> [Brief]:
Return each line of the material verbatim.

> [Task material]:
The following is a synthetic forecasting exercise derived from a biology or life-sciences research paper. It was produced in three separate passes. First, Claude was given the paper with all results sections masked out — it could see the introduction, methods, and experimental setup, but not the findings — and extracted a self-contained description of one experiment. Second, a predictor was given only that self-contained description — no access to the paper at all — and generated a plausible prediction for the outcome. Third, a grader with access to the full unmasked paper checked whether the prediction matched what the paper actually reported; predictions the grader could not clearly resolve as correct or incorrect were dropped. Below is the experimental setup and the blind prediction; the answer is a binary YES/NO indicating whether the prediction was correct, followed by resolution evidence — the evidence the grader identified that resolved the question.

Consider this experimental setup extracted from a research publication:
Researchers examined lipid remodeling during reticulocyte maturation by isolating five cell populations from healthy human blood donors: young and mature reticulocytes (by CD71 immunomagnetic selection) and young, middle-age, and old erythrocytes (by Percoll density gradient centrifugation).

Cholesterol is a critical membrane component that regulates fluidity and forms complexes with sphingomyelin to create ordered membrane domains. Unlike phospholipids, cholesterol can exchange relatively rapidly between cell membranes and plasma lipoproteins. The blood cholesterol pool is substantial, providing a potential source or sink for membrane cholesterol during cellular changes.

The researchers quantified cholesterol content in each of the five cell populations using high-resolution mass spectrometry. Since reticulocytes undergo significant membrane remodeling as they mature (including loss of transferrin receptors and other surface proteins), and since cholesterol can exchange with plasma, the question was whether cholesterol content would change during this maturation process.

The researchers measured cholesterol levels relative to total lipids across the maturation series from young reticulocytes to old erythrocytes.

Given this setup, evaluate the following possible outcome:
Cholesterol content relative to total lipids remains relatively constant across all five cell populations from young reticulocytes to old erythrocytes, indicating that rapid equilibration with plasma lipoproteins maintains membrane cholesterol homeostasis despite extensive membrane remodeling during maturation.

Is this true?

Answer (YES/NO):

> [Response box]:
The following is a synthetic forecasting exercise derived from a biology or life-sciences research paper. It was produced in three separate passes. First, Claude was given the paper with all results sections masked out — it could see the introduction, methods, and experimental setup, but not the findings — and extracted a self-contained description of one experiment. Second, a predictor was given only that self-contained description — no access to the paper at all — and generated a plausible prediction for the outcome. Third, a grader with access to the full unmasked paper checked whether the prediction matched what the paper actually reported; predictions the grader could not clearly resolve as correct or incorrect were dropped. Below is the experimental setup and the blind prediction; the answer is a binary YES/NO indicating whether the prediction was correct, followed by resolution evidence — the evidence the grader identified that resolved the question.

Consider this experimental setup extracted from a research publication:
Researchers examined lipid remodeling during reticulocyte maturation by isolating five cell populations from healthy human blood donors: young and mature reticulocytes (by CD71 immunomagnetic selection) and young, middle-age, and old erythrocytes (by Percoll density gradient centrifugation).

Cholesterol is a critical membrane component that regulates fluidity and forms complexes with sphingomyelin to create ordered membrane domains. Unlike phospholipids, cholesterol can exchange relatively rapidly between cell membranes and plasma lipoproteins. The blood cholesterol pool is substantial, providing a potential source or sink for membrane cholesterol during cellular changes.

The researchers quantified cholesterol content in each of the five cell populations using high-resolution mass spectrometry. Since reticulocytes undergo significant membrane remodeling as they mature (including loss of transferrin receptors and other surface proteins), and since cholesterol can exchange with plasma, the question was whether cholesterol content would change during this maturation process.

The researchers measured cholesterol levels relative to total lipids across the maturation series from young reticulocytes to old erythrocytes.

Given this setup, evaluate the following possible outcome:
Cholesterol content relative to total lipids remains relatively constant across all five cell populations from young reticulocytes to old erythrocytes, indicating that rapid equilibration with plasma lipoproteins maintains membrane cholesterol homeostasis despite extensive membrane remodeling during maturation.

Is this true?

Answer (YES/NO):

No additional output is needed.